-- READING PASSAGE start --

Stop working, peasants, and pay attention to the royals who came to your land uninvited!

       I’m not saying keep the borders closed to everyone or not be friendly to strangers, that’s all very good and well, but then there’s the supreme entitlement of Elsa and Anna suddenly deciding on imposing on Eldora’s people, both as high class members and as white European people, and this entitlement never being minimally challenged in any way 😑. Because Elsa and Anna literally suddenly decide to make an overseas trip to another country without, I don’t know, writing to Eldora’s Queen to get an invitation or something 🤨?? The way this story reads, even if that's never directly phrased on the page, is that the combination of their social class and their North European and white status just makes them so sure they will be happily welcomed, and of course, this content always pandering to this kind of demographic, they end up being exactly right. Eldora’s queen Marisol is very happy to learn that a Northern queen suddenly made it her business to come to her castle completely uninvited. I’m not saying this can’t also send a positive message of intercultural friendship and communication, which I'm sure was an intentional aim of this story, but the fact that they feel so entitled to do so and never ever had anyone stepping in their righteous path also bugs me. Which brings us to the second part of problematic baggage -

WHITE SUPREMACY, WHITE SAVIOUR COMPLEX AND COLONIALISM

·       This is going to be messy, so let's talk about some positives first of all 😅: It's badly executed, but the story does have an intentional aim of showcasing intercultural friendship and relations, with Elsa and Anna (and especially Elsa) making friends with Eldora’s Queen Marisol. Elsa initially thinks Marisol also has magical powers (Summer powers with fire and sand storms, which do sound badass af xD) and may have difficulties in controlling them like she had. There are problematic ideas in this line of thought, as we’ll see, but this plotline also focuses on Elsa’s desires to meet other women with magical powers like her with whom she can further identify, relate to and not feel like she’s so alone and singular. It's important to see women interacting with other women in positive relationships, and express their desire to do so, so this dynamic was the highlight of the story for me.

-- READING PASSAGE end --
-- ENTRIES PROVIDED start --

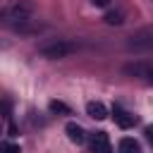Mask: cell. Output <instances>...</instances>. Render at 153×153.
I'll return each instance as SVG.
<instances>
[{
  "label": "cell",
  "instance_id": "8fae6325",
  "mask_svg": "<svg viewBox=\"0 0 153 153\" xmlns=\"http://www.w3.org/2000/svg\"><path fill=\"white\" fill-rule=\"evenodd\" d=\"M0 151H19V143H7V141H0Z\"/></svg>",
  "mask_w": 153,
  "mask_h": 153
},
{
  "label": "cell",
  "instance_id": "9a60e30c",
  "mask_svg": "<svg viewBox=\"0 0 153 153\" xmlns=\"http://www.w3.org/2000/svg\"><path fill=\"white\" fill-rule=\"evenodd\" d=\"M5 22V10H0V24Z\"/></svg>",
  "mask_w": 153,
  "mask_h": 153
},
{
  "label": "cell",
  "instance_id": "6da1fadb",
  "mask_svg": "<svg viewBox=\"0 0 153 153\" xmlns=\"http://www.w3.org/2000/svg\"><path fill=\"white\" fill-rule=\"evenodd\" d=\"M76 48H79V45H76L74 41L55 38V41H50V43H43V45L38 48V55H41V57H48V60H62V57L72 55Z\"/></svg>",
  "mask_w": 153,
  "mask_h": 153
},
{
  "label": "cell",
  "instance_id": "5b68a950",
  "mask_svg": "<svg viewBox=\"0 0 153 153\" xmlns=\"http://www.w3.org/2000/svg\"><path fill=\"white\" fill-rule=\"evenodd\" d=\"M129 48H134V50H151L153 48V29H146V31L131 36Z\"/></svg>",
  "mask_w": 153,
  "mask_h": 153
},
{
  "label": "cell",
  "instance_id": "8992f818",
  "mask_svg": "<svg viewBox=\"0 0 153 153\" xmlns=\"http://www.w3.org/2000/svg\"><path fill=\"white\" fill-rule=\"evenodd\" d=\"M65 131H67V136H69V141L72 143H84L86 141V129L81 127V124H76V122H67V127H65Z\"/></svg>",
  "mask_w": 153,
  "mask_h": 153
},
{
  "label": "cell",
  "instance_id": "7a4b0ae2",
  "mask_svg": "<svg viewBox=\"0 0 153 153\" xmlns=\"http://www.w3.org/2000/svg\"><path fill=\"white\" fill-rule=\"evenodd\" d=\"M122 74L136 76V79H143V81L153 84V62H143V60L127 62V65H122Z\"/></svg>",
  "mask_w": 153,
  "mask_h": 153
},
{
  "label": "cell",
  "instance_id": "7c38bea8",
  "mask_svg": "<svg viewBox=\"0 0 153 153\" xmlns=\"http://www.w3.org/2000/svg\"><path fill=\"white\" fill-rule=\"evenodd\" d=\"M7 112H10V103L0 98V115H7Z\"/></svg>",
  "mask_w": 153,
  "mask_h": 153
},
{
  "label": "cell",
  "instance_id": "3957f363",
  "mask_svg": "<svg viewBox=\"0 0 153 153\" xmlns=\"http://www.w3.org/2000/svg\"><path fill=\"white\" fill-rule=\"evenodd\" d=\"M86 141H88V148L96 151V153H108V151L112 148V146H110V139H108L105 131H93V134L86 136Z\"/></svg>",
  "mask_w": 153,
  "mask_h": 153
},
{
  "label": "cell",
  "instance_id": "52a82bcc",
  "mask_svg": "<svg viewBox=\"0 0 153 153\" xmlns=\"http://www.w3.org/2000/svg\"><path fill=\"white\" fill-rule=\"evenodd\" d=\"M86 115L93 117V120H105L108 117V108L100 100H88L86 103Z\"/></svg>",
  "mask_w": 153,
  "mask_h": 153
},
{
  "label": "cell",
  "instance_id": "5bb4252c",
  "mask_svg": "<svg viewBox=\"0 0 153 153\" xmlns=\"http://www.w3.org/2000/svg\"><path fill=\"white\" fill-rule=\"evenodd\" d=\"M91 5H93V7H108L110 0H91Z\"/></svg>",
  "mask_w": 153,
  "mask_h": 153
},
{
  "label": "cell",
  "instance_id": "30bf717a",
  "mask_svg": "<svg viewBox=\"0 0 153 153\" xmlns=\"http://www.w3.org/2000/svg\"><path fill=\"white\" fill-rule=\"evenodd\" d=\"M48 108H50V112H62V115H69L72 110H69V105H65L62 100H50L48 103Z\"/></svg>",
  "mask_w": 153,
  "mask_h": 153
},
{
  "label": "cell",
  "instance_id": "ba28073f",
  "mask_svg": "<svg viewBox=\"0 0 153 153\" xmlns=\"http://www.w3.org/2000/svg\"><path fill=\"white\" fill-rule=\"evenodd\" d=\"M103 22L110 24V26H120V24H124V12H120V10H110V12H105Z\"/></svg>",
  "mask_w": 153,
  "mask_h": 153
},
{
  "label": "cell",
  "instance_id": "277c9868",
  "mask_svg": "<svg viewBox=\"0 0 153 153\" xmlns=\"http://www.w3.org/2000/svg\"><path fill=\"white\" fill-rule=\"evenodd\" d=\"M112 120H115V124L122 127V129H131V127L136 124V115H131V112L124 110L122 105H115V108H112Z\"/></svg>",
  "mask_w": 153,
  "mask_h": 153
},
{
  "label": "cell",
  "instance_id": "4fadbf2b",
  "mask_svg": "<svg viewBox=\"0 0 153 153\" xmlns=\"http://www.w3.org/2000/svg\"><path fill=\"white\" fill-rule=\"evenodd\" d=\"M143 136H146V139H148V143H153V124H151V127H146V129H143Z\"/></svg>",
  "mask_w": 153,
  "mask_h": 153
},
{
  "label": "cell",
  "instance_id": "9c48e42d",
  "mask_svg": "<svg viewBox=\"0 0 153 153\" xmlns=\"http://www.w3.org/2000/svg\"><path fill=\"white\" fill-rule=\"evenodd\" d=\"M117 148H120V151H124V153H139V151H141L139 141H136V139H129V136H124V139L117 143Z\"/></svg>",
  "mask_w": 153,
  "mask_h": 153
}]
</instances>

-- ENTRIES PROVIDED end --

◆ WRITTEN PROBLEM 1 ◆
Please answer these from the critique of Elsa and Anna's trip to Eldora:
(a) What is the name of Eldora's queen?
(b) What kind of magical powers does Elsa at first believe that queen has?
(c) What does the writer call the highlight of the story?
◆ WRITTEN PROBLEM 2 ◆
Pick up the critique of Elsa and Anna's trip to Eldora right after its final sentence, and keep its voice and format.

◆ RESULT 1 ◆
(a) Marisol.
(b) Summer powers with fire and sand storms.
(c) The dynamic of Elsa and Anna, and especially Elsa, making friends with Queen Marisol: women interacting with other women in positive relationships and expressing their desire to do so.

◆ RESULT 2 ◆
·       The setting in another country, Eldora, clearly a fictional Middle Eastern country reminiscent of Disney’s Arabia (a bit of a poutpourri of influences and cultures from the north African, Middle Eastern and South Asian regions as per Disney's general representation of the Middle East :S), also helps to have poc characters and more race and ethnicity representation, which in and for itself is also always a good idea. But not all representation is good representation if it's not handled well. And unfortunately I felt a continuous cringe factor while reading this story, and I believe that these issues have been handled pretty clumsily, and are framed in a system of European white supremacy and colonialism that are never challenged or disputed 😕:

·       Like I mentioned above, Elsa and Anna hear of this kingdom of Eldora and its queen, rumoured to reign in a land of ‘eternal Summer’ and to wield powers of heat and fire. So Elsa immediately assumes, comparing it to her own personal experience, that the fact that there’s an ‘eternal Summer’ means that this Eldoran Queen also has difficulties controlling her powers, in a similar way to how Elsa unwittingly created an eternal Winter in the events of Frozen I when she still didn’t have full control of her powers because of fear and self esteem issues (one of the great topics the movies do talk about). So she assumes Queen Marisol doesn’t have full grasp of her powers either, so, naturally, she needs her help and Anna’s to save Eldora from the eternal Summer!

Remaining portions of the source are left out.